If you're not in Hamburg you can still follow the action -- the talks are webcast and also recorded and put up on the conference's indico page along with the slides.


Friday, June 4, 2010

News From The Third World Of Research - Italy

Economy, and all the more so politics, should be of no interest to a focused researcher in fundamental Physics, in an ideal world. But we do not live in an ideal world.

After two years spent saying that Italy has a strong economy and is doing better than the rest of Europe, and strongly criticizing whomever tried to warn that the economical crisis was not over yet, the Italian government led by Silvio Berlusconi has made a sharp turn. The buzzword is now "avert the Greek risk", and while painting dreadful scenarios Berlusconi and his ministers have crafted a finance law that drags over 30 billion euros mostly from salaries. The anti-Robin-Hood strikes again.

The thing would be sad by itself, but some of the ancillary rules contained in the new law will have a devastating effect on basic research. I can only speak for particle physics, where I know how funds are spent. For the most part, funds in particle physics research are administered quite well in Italy, a result of the narrow margin within which researchers have to manouver; there are cases of abuse, but these are rare. Let us take the case of the participation to CERN and its experiments.

In order to participate in the large experiments at the CERN laboratory, over 1000 researchers based in Italian universities need to periodically travel to Geneva. Actually, the participation to the experiments forces researchers to make themselves available for week-long shifts at the data-taking, plus of course performing maintenance to the detector components they themselves built. Then there are meetings, working groups, etcetera -but these are not crucial activities, since they can be performed through remote videoconferencing.
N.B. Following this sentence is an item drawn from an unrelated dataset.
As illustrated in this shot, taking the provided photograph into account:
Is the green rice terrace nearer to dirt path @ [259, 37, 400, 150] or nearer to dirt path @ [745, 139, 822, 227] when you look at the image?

Now, what does the new finance law says ? It says that effective June 1st, the per-diem compensation of researchers traveling abroad (some 120 euros per day, with which one should pay for lodging, meals, and all the rest) is zeroed. Only lodging expenses are refunded, and we do not yet know whether meals will be in some way paid back. Furthermore, the law states that the total expense of institutes such as INFN -the Italian Institute of Nuclear Physics that hired me- for missions abroad cannot exceed 50% of what was spent last year. Since we are in June, you can well understand how narrow a margin this leaves for travel abroad in 2010!

Now, since without Italian researchers the CERN experiments cannot run safely, unless they overburden with shifts the scientists from other countries, the matter poses a urgent problem. In principle, one might think that physicists do not work for a salary, but for the beauty of science: this would not be far from the truth in the case of Italian physicists, since their salary is about a third of that of our colleagues from the US, Germany, or many other countries. So we can expect that Italian researchers will bow their head and continue working abroad even if they spend more than what they earn. But I have my doubts.

The matter is made complicated by the fact that INFN promised quite a bit of support, in terms of available manpower, to the CERN experiments. These agreements will go unattended if the Italian government does not repair the awkward situation.

UPDATE: two links.
The first link is to Peppe Liberti's blog, who translates in Italian part of the text above in a post on the same topic.
The second is the original text of the law (in Italian only, sorry). You can find the part of relevance to researchers traveling abroad in section 6, subparagraph 12.